Employers are also required to comply with the record keeping requirements in the Long Service Leave Act.
Access to employment records
Show moreEmployee access to employment records
If an employer receives a written request from an employee or a former employee, the employer must allow them to inspect their own employment records during their employment or after their employment has ceased. The employee can also give written authorisation to another person to inspect the records on their behalf.
Access to records by the employee or their representative includes being able to enter the employer’s premises for the purpose of inspecting time and wages records, and taking copies or extracts of those records.
Employers must provide access no later than the end of the pay period after the written request is received, or seven days after the request.
Industrial Inspectors access to employment records
The Industrial Inspectors at the Department of Energy, Mines, Industry Regulation and Safety are State Government officers with legal authority to require access to employment records for individual employees or groups of employees. This includes being able to enter any premises where records are kept for the purpose of inspecting those records, seizing the records or taking copies or extracts from the records.
Industrial Inspectors use the employment records to check that employers are paying the correct wages and other employment entitlements.
Records can be inspected during a workplace visit, including where a complaint has been made by an employee or former employee.
If an industrial inspector proposes to enter a location or premises principally used for habitation, the inspector must give the owner or occupier of the premises at least 24 hours’ written notice of the proposed entry unless:
- The owner or occupier is carrying on an industry at the location or premises; or
- The WAIRC has made an order waiving the requirement to give the notice.
Union access to employment records
A union representative who holds an authority issued by the WAIRC can inspect employment records relating to an employee who is a member of the union, or who is eligible to become a member of the union.
An authorised union representative may inspect employment records for the purpose of investigating a suspected breach of:
- The Industrial Relations Act
- The Long Service Leave Act
- The Minimum Conditions of Employment Act
- The Work Health and Safety Act
- The Construction Industry Portable Paid Long Service Leave Act
- An award, order or agreement that applies to an employee.
The right to access records includes being able to enter the employer’s premises (other than any part of the premises used for habitation by the employer and their household, except in the circumstances outlined below) during working hours for the purpose of inspecting employment records, and taking copies or extracts of those records.
If the occupier of the premises requests the union representative to show their authority, the union representative must do so in order to enter or remain on the premises.
An authorised union representative is not generally entitled to require an employer to produce employment records or other documents unless they have given the employer 24 hours’ written notice if the documents are kept on the employer’s premises, or 48 hours’ written notice if the documents are kept elsewhere. Notice requirements may be waived by the WAIRC in certain circumstances.
Union access to any part of premises used for habitation
There is no automatic right of entry for authorised union representatives to any part of premises principally used for habitation by the employer or a member of their household (“habitation premises”).
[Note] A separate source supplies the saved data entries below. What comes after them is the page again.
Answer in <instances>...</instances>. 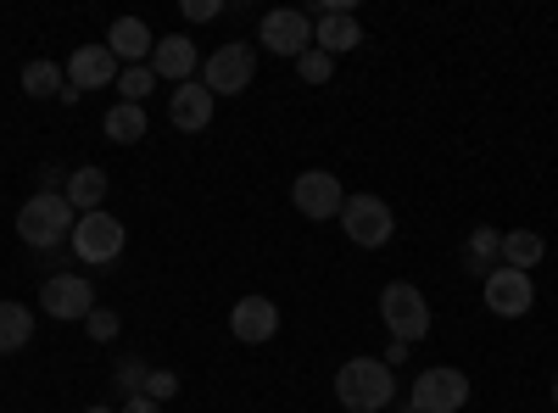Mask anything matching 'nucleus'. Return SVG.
I'll return each instance as SVG.
<instances>
[{
	"label": "nucleus",
	"instance_id": "32",
	"mask_svg": "<svg viewBox=\"0 0 558 413\" xmlns=\"http://www.w3.org/2000/svg\"><path fill=\"white\" fill-rule=\"evenodd\" d=\"M84 413H118V408H107V402H96V408H84Z\"/></svg>",
	"mask_w": 558,
	"mask_h": 413
},
{
	"label": "nucleus",
	"instance_id": "23",
	"mask_svg": "<svg viewBox=\"0 0 558 413\" xmlns=\"http://www.w3.org/2000/svg\"><path fill=\"white\" fill-rule=\"evenodd\" d=\"M62 89H68V73H62L57 62H45V57H34V62L23 68V96L45 101V96H62Z\"/></svg>",
	"mask_w": 558,
	"mask_h": 413
},
{
	"label": "nucleus",
	"instance_id": "21",
	"mask_svg": "<svg viewBox=\"0 0 558 413\" xmlns=\"http://www.w3.org/2000/svg\"><path fill=\"white\" fill-rule=\"evenodd\" d=\"M146 134H151V112H146V107H129V101H118V107L107 112V141L134 146V141H146Z\"/></svg>",
	"mask_w": 558,
	"mask_h": 413
},
{
	"label": "nucleus",
	"instance_id": "31",
	"mask_svg": "<svg viewBox=\"0 0 558 413\" xmlns=\"http://www.w3.org/2000/svg\"><path fill=\"white\" fill-rule=\"evenodd\" d=\"M380 363H386V369H397V363H408V347H402V341H391V347H386V357H380Z\"/></svg>",
	"mask_w": 558,
	"mask_h": 413
},
{
	"label": "nucleus",
	"instance_id": "13",
	"mask_svg": "<svg viewBox=\"0 0 558 413\" xmlns=\"http://www.w3.org/2000/svg\"><path fill=\"white\" fill-rule=\"evenodd\" d=\"M229 336H235L241 347H263L279 336V307L268 296H241L235 313H229Z\"/></svg>",
	"mask_w": 558,
	"mask_h": 413
},
{
	"label": "nucleus",
	"instance_id": "6",
	"mask_svg": "<svg viewBox=\"0 0 558 413\" xmlns=\"http://www.w3.org/2000/svg\"><path fill=\"white\" fill-rule=\"evenodd\" d=\"M341 229H347V241L352 246H363V252H380L391 235H397V218H391V207L380 202V196H347V207H341Z\"/></svg>",
	"mask_w": 558,
	"mask_h": 413
},
{
	"label": "nucleus",
	"instance_id": "8",
	"mask_svg": "<svg viewBox=\"0 0 558 413\" xmlns=\"http://www.w3.org/2000/svg\"><path fill=\"white\" fill-rule=\"evenodd\" d=\"M481 296H486V313H497V318H525L531 307H536V280L525 268H492L486 280H481Z\"/></svg>",
	"mask_w": 558,
	"mask_h": 413
},
{
	"label": "nucleus",
	"instance_id": "5",
	"mask_svg": "<svg viewBox=\"0 0 558 413\" xmlns=\"http://www.w3.org/2000/svg\"><path fill=\"white\" fill-rule=\"evenodd\" d=\"M470 402V375L452 369V363H436L413 380V397H408V413H458Z\"/></svg>",
	"mask_w": 558,
	"mask_h": 413
},
{
	"label": "nucleus",
	"instance_id": "17",
	"mask_svg": "<svg viewBox=\"0 0 558 413\" xmlns=\"http://www.w3.org/2000/svg\"><path fill=\"white\" fill-rule=\"evenodd\" d=\"M107 51H112L118 62L140 68V62H151V51H157V34L146 28V17H118V23L107 28Z\"/></svg>",
	"mask_w": 558,
	"mask_h": 413
},
{
	"label": "nucleus",
	"instance_id": "24",
	"mask_svg": "<svg viewBox=\"0 0 558 413\" xmlns=\"http://www.w3.org/2000/svg\"><path fill=\"white\" fill-rule=\"evenodd\" d=\"M157 89V73H151V62H140V68H123L118 73V96L129 101V107H146V96Z\"/></svg>",
	"mask_w": 558,
	"mask_h": 413
},
{
	"label": "nucleus",
	"instance_id": "10",
	"mask_svg": "<svg viewBox=\"0 0 558 413\" xmlns=\"http://www.w3.org/2000/svg\"><path fill=\"white\" fill-rule=\"evenodd\" d=\"M257 45L274 57H307L313 51V12H268L257 23Z\"/></svg>",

However, an authorised representative may apply to the WAIRC for an order permitting them to enter habitation premises to investigate a suspected breach of a relevant law, award or agreement.
The WAIRC will only be able to make an order if satisfied that exceptional circumstances exist warranting the making of the order. Whether such circumstances exist will be determined on a case-by-case basis. The WAIRC will firstly try to resolve the matter by conciliation. If this is not successful, then the WAIRC will hear and determine the matter after hearing from both parties.